The government recognizes Phased Retirement in its tax and pension legislation: depending on the employer pension, you may even be able draw a pension while also working a few days a week and accruing more pension benefits.

During Baldwin’s full-time years, clients were accustomed to having two advisors on their accounts: Warren and an associate, with the pair working as a tag team to make sure someone is always there for the client (covering for holidays etc.). As he began to retrench, the challenge was to get clients used to the idea they “No longer needed him.” For both sides, this was a metamorphosis. “Now I had to go to clients and tell them I’m taking my own advice and will be gone in a few years.” Of course, he’s still there as a resource, a kind of “greybeard concept: part of the institutional memory.”

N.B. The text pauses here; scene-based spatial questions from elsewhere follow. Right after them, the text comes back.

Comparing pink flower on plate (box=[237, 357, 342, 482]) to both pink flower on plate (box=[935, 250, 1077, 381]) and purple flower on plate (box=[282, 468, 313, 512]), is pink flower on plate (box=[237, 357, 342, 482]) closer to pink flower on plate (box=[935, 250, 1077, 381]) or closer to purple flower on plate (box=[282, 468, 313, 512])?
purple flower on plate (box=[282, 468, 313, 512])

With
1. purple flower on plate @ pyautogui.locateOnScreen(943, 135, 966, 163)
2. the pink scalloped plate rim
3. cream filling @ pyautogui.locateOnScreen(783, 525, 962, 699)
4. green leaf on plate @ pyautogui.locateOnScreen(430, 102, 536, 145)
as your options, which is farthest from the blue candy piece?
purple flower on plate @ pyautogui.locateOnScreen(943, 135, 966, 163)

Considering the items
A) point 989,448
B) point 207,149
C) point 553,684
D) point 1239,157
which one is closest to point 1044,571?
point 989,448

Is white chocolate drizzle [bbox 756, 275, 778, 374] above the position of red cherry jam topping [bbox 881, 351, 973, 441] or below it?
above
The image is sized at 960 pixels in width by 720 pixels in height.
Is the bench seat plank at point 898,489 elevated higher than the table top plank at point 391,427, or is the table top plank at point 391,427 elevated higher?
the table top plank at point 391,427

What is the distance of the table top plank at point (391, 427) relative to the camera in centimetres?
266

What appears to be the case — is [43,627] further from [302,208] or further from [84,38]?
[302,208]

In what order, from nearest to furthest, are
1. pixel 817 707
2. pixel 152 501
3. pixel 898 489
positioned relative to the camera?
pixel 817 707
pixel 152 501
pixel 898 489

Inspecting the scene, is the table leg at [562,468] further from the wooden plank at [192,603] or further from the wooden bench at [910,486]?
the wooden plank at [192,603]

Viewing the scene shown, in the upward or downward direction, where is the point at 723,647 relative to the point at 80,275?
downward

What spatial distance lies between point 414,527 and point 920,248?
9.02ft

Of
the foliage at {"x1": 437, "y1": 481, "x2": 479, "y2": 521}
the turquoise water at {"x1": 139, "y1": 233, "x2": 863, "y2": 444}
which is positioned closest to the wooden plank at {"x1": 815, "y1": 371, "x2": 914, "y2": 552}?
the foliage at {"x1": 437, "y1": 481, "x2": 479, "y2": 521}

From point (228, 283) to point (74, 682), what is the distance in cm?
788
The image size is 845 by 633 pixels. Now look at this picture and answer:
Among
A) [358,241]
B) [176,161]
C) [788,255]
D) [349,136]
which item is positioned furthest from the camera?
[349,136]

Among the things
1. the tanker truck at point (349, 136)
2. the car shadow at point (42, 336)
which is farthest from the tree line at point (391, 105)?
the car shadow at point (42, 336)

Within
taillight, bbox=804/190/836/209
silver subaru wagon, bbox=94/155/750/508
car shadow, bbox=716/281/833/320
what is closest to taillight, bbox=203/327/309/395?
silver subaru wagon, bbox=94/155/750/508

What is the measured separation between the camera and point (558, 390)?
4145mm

The glide path can entail some tricky mechanical maneuvers about the timing of receipt of income sources and tax treatment of same.  On his glide path, Baldwin still receives T-4 income from his part-time work at T.E. Wealth, so he’s not yet set up a RRIF.

While many financial professionals advise clients to defer the Canada Pension Plan and Old Age Security benefits as long as possible, Baldwin has just started to collect CPP and OAS himself. Here, he finds himself echoing comments clients used to make to justify taking CPP early. Many were senior movers and shakers with generous DB pensions, paid-for homes and lucrative directorships in their semi-retirement. Even so, many would opt to take CPP early at 60 even at the discount. The reason cited was “I’m getting some of my money back: I’m getting paid for what I put into it.” Many just don’t trust the government, Baldwin says; there’s “an undercurrent of do I really believe this guys?” So they look at the numbers and decide they might as well go now.

It can make financial sense too. Baldwin notes that in dual-career households where both partners have maximum CPP, if one dies, spousal benefits are cut way back for the survivor. “It’s an artificial clawback down the road, and almost impossible to calculate, let alone talk about.”

For those who take early CPP or OAS, the question arises whether tax should be deducted at source. Baldwin doesn’t himself, saying many retirees make quarterly installment payments anyway. Employer pensions are different; at certain levels you can ask to have tax taken off or not but above certain substantial levels, most opt to have it taken at source. “You don’t want a $5,000 shock come tax filing time.”

The same applies to RRIF payments. Tax deducted at source on a RRIF can become a form of forced savings, particularly if you “dial it up a little high,” as Baldwin puts it. If they know they’re in the 33% bracket and they pay slightly more than that at source, “it helps deflect taxes or maybe gives them a bit of a refund. It’s quite doable.”